After May 1, 1978, everyone had got their act together, full rates were paid the carriers, or specially agreed rates *433for this class of business, but in any case not section 22 rates, and reimbursement was obtained from the foreign customers to the satisfaction of accounting officers. The instant litigation relates to 1977 shipments.
Thus for the 1977 period application of the "direct and entire benefit” rule depends on whether one applies it to what was actually done or to what ought to have been done.
In my view the interpretation of the agency that administered the Foreign Military Sales program, the Department of Defense, at a period so soon after the new legislation was enacted, was entitled to more respect than it received from the accounting officers, nor did they weigh sufficiently the carriers’ legal rights in the premises. It was not fair or equitable, nor in accord with accepted principles of statutory construction, to impose a burden on the carriers they had not agreed to because a proper job was not being done in implementing the congressional intention to make the foreign third party pay the full administrative costs, including all transportation. Carriers had no way of knowing that statements on government bills of lading that section 22 rates were inapplicable could not be relied on because government officials were not collecting as they should be from these third parties. Thus, I come down strongly for applying the "direct and entire benefit” rule according to whether the government should by law have enjoyed the benefit, rather than whether, unknown to the carrier, it did not in fact.

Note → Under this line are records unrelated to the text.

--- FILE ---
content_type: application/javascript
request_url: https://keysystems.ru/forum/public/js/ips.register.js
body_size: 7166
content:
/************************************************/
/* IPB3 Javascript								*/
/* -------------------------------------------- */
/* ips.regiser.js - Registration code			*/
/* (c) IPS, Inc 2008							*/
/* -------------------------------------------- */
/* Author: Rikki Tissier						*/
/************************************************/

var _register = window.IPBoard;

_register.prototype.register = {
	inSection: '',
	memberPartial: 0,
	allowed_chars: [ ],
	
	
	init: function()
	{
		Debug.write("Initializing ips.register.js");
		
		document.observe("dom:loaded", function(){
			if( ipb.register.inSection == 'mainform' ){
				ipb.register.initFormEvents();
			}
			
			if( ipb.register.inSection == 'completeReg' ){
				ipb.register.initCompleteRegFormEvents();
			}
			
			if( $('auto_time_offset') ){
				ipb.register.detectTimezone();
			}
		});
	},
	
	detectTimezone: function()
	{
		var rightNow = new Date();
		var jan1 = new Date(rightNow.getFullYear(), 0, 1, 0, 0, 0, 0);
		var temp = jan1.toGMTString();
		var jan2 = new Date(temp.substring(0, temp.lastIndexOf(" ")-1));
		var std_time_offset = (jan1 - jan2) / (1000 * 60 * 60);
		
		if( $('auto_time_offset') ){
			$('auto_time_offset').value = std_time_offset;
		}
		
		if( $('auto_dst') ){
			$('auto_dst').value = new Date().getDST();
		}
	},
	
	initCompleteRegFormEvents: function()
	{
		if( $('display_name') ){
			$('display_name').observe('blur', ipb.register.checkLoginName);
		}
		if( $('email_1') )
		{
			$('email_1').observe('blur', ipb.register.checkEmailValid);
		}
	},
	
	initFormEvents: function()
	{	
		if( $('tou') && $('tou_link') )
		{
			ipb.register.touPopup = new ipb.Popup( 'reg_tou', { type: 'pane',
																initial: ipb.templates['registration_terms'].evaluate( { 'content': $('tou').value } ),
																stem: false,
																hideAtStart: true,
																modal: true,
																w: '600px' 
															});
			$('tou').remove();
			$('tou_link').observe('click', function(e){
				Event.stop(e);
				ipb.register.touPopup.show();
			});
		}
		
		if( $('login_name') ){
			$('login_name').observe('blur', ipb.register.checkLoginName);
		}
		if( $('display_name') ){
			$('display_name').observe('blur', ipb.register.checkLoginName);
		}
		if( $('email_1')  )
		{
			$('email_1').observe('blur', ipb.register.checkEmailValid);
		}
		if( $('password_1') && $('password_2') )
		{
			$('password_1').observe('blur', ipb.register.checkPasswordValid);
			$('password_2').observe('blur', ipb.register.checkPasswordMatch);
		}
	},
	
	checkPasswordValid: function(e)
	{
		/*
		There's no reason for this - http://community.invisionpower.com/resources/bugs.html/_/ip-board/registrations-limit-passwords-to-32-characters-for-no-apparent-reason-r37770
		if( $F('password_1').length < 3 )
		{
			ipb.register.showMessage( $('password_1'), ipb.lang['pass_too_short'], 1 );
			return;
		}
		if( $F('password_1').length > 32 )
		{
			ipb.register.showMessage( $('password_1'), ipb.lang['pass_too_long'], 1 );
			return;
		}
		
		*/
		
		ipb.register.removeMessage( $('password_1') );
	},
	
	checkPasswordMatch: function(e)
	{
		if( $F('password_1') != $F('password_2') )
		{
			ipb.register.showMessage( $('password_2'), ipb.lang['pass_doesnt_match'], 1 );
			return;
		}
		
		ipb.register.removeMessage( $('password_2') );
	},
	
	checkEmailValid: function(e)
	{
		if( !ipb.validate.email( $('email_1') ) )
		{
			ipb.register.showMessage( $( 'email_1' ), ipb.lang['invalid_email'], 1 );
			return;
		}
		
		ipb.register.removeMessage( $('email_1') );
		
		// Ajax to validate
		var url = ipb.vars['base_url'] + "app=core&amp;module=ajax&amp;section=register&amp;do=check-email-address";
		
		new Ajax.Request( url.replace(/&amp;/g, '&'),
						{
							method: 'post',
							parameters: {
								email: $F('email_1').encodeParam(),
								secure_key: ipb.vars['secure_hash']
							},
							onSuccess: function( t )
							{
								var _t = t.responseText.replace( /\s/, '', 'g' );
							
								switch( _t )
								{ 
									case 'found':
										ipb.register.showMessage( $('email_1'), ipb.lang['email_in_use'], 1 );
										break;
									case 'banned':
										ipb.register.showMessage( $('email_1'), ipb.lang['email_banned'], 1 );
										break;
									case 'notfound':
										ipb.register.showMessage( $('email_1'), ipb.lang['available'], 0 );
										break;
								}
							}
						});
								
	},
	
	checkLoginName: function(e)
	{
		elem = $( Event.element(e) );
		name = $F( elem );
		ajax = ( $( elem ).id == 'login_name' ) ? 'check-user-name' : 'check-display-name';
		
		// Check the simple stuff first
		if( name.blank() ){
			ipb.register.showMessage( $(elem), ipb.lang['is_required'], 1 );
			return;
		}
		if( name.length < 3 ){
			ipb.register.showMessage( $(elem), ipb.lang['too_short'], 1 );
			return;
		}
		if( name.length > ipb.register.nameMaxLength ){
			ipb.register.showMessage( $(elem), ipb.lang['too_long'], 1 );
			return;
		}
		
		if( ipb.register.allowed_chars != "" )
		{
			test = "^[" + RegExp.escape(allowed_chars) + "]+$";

While the GSA actually audited the bills of lading and made the disallowances, it did so under the overall supervision of the Comptroller General, who made the decision we here reverse. It is well known, of course, that he possesses the ultimate authority to disallow claims against the government including those that the executive branch considers just and fairly owed. His decisions of course receive great respect in the courts, but are not necessarily binding there. In this instance it is noteworthy that the Comptroller General did not contest the "direct and entire benefit” rule, but rather limited its application to cases where the actual realization of the "direct and entire benefit” is not undercut by maladministration elsewhere. This is a perfectly tenable position, though I consider it *434wrong. It is much easier for a court to say it is wrong, than it is for an accounting officer. It may indeed once in a while be improper for an accounting officer to resolve close and debatable questions against the government, and proper rather for him to let the courts do so, which is one of the things they are for.